Klar, der Themenabend mit Talkrunde, die aus Fachpersonen der Notfallpsychologie, dem Kindesschutz und dem Jugendstrafrecht bestand, kam durch den Fall in Berikon überhaupt zustande. Trotzdem hielt Simon Zehnder, Co-Schulleiter der Schule Rudolfstetten, fest, dass es nicht um das Tötungsdelikt an und für sich geht, denn neue Erkenntnisse und Antworten habe man nicht. «Wir wollen hier auch nicht Kategorisieren und von Opfer und Täter sprechen. Denn wir wissen nach wie vor nicht genau, was passiert ist.» Das Einzige, was man wisse, ist, dass es ein unvorstellbares Ereignis ist, das alle erschüttert hat. «Uns geht es heute darum, von Fachexperten Antworten auf Fragen im Zusammenhang mit dem Umgang zu erhalten», so Zehnder, der die Moderation der Talkrunde übernahm. «Denn uns Schulleiter erreichten viele Telefone von besorgten Eltern, die wissen wollten, wie sie dieses tragische Ereignis ihren Kindern erklären sollen.» Was sind normale Reaktionen? Wie kann ich mein Kind begleiten, damit es sich psychisch gesund entwickelt? Wann braucht es Hilfe von Fachpersonen?
Die Vorstellungskraft gesprengt
Einer der renommiertesten Notfallpsychologen der Schweiz, Urs Braun, kann die Überforderung vieler Eltern nachvollziehen. «Dieses Ereignis hat die Vorstellungskraft massiv gesprengt. Es ist etwas Nie-Dagewesenes. Etwas Unvorstellbares.» Heftigste Gefühle nach einem solchen Ereignis sowie Schlafstörungen, Verwirrungen und Kopfkino seien normale Reaktionen. «Wenn sie jedoch länger als sechs Wochen anhalten, sollte man sich Hilfe holen.» Jeder brauche einen anderen Zeitpunkt, um darüber zu reden und einen anderen Gesprächspartner. «Besonders Jugendliche wenden sich eher an Kollegen als an die Eltern», weiss Johannes Gerber, Fachpsychologe für Kinder und Jugendliche beim Kanton Aargau. «Wichtig ist, dass sie reden.» Seinen Kindern soll man signalisieren, dass man für sie da ist, wann immer sie einen brauchen. «Bleiben Sie mit ihrem Kind in Kontakt.» Wenn dann die Kinder Fragen stellen, auf die man als Eltern die Antwort selbst nicht weiss? Dies sei eine brennende Frage der Eltern, weiss Eveline Urech Wieser, die gemeinsam mit dem Elternforum Fragen für die Talkrunde gesammelt hat. Braun: «Den Kindern ehrlich antworten. Auch wir wissen nicht alles.»

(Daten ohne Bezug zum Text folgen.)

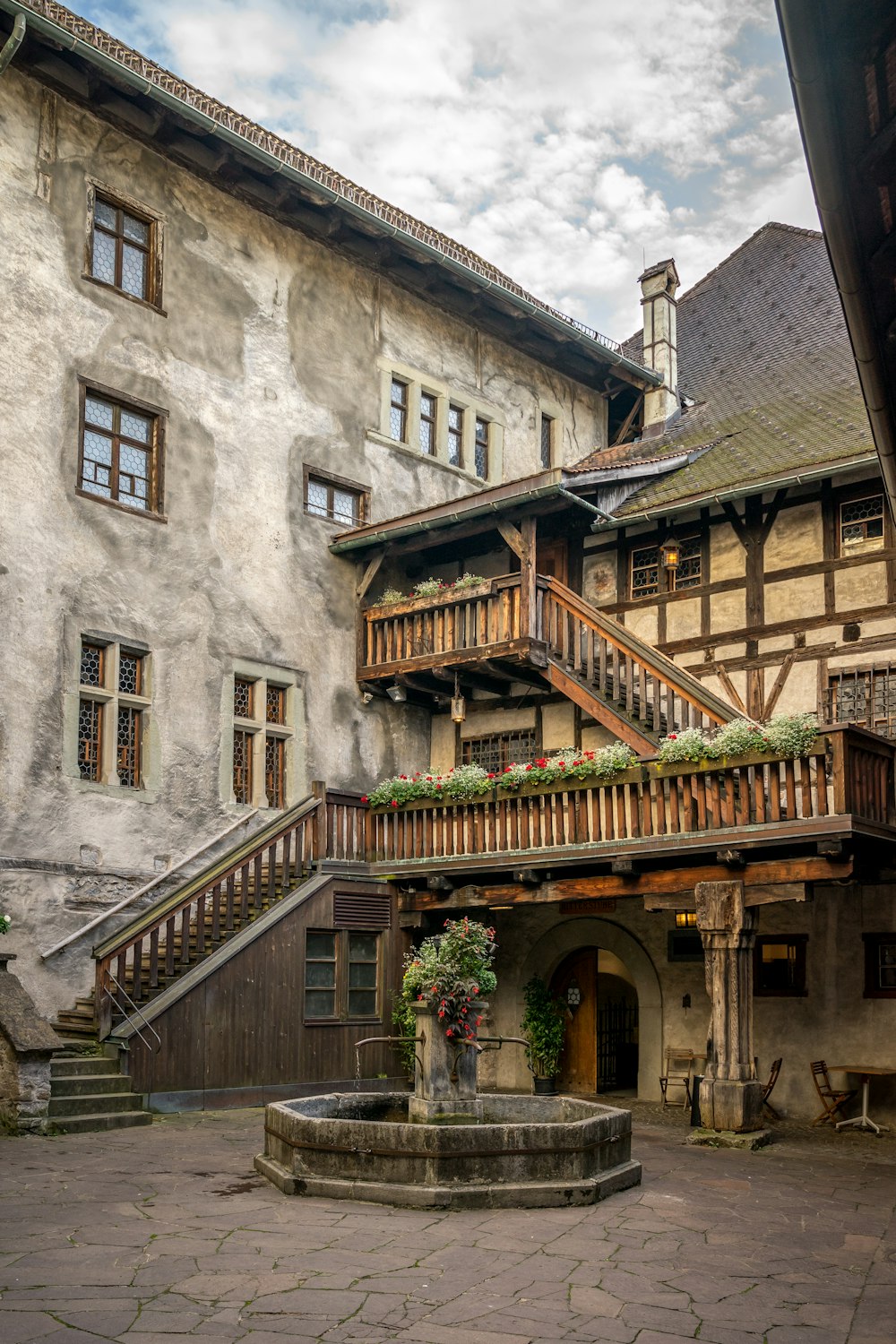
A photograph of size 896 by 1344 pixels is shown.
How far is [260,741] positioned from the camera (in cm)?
1853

Schutz höher als Bedürfnis
«Das Unwissen darüber, was geschehen ist, ist auch das, was die Schülerinnen und Schüler stark beschäftigte», so Johannes Gerber, der die KSM seit dem Ereignis begleitet. Es liege in der Natur des Menschen, gesicherte Informationen haben zu wollen. «Der Mensch möchte Geschichten immer abschliessen. Wenn der Ausgang offen bleibt, lässt es einen nicht in Ruhe», erklärt Urs Braun und fügt an: «Doch man wird lernen müssen, damit zurecht zu kommen.» Im Jugendstrafrecht ist klar geregelt, dass die Öffentlichkeit nicht darüber informiert wird. «Der Schutz der jugendlichen Personen ist höher als jener, unser Bedürfnis zu befriedigen», verdeutlicht Klaus Mayer, Fachpsychologe für Rechtspsychologie. Wichtig sei, zwischen Fantasien und Tatsachen eine Abgrenzung zu machen. «Natürlich gibt es verschiedene Theorien in unseren Köpfen. Aber man muss Fakten und Möglichkeiten unterscheiden können.»

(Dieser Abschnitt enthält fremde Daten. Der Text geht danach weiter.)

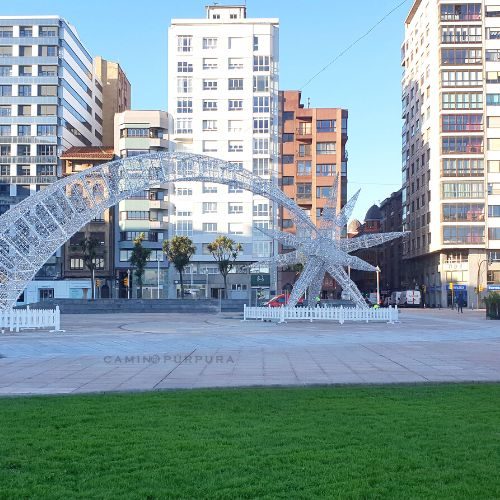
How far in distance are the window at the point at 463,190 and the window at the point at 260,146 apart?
894 inches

Viele Jugendliche hätten Angst, dass ihnen das auch passieren könnte. «Das Risiko ist nicht hoch. Wir sprechen hier von einem singulären Fall», so Mayer. Doch die Emotion Angst gehöre dazu. Die Fachpersonen raten dazu, sich mit der Angst auseinanderzusetzen und sie nicht zu vermeiden. «Angst ist ein ganz wichtiges und gutes Gefühl», sagt Urs Braun. «Es hilft, zu überleben.» Wenn man lerne, mit der Angst umzugehen, werde sie ein guter Kollege. «Wenn man sie vermeidet, wird sie ein Schreckgespenst.»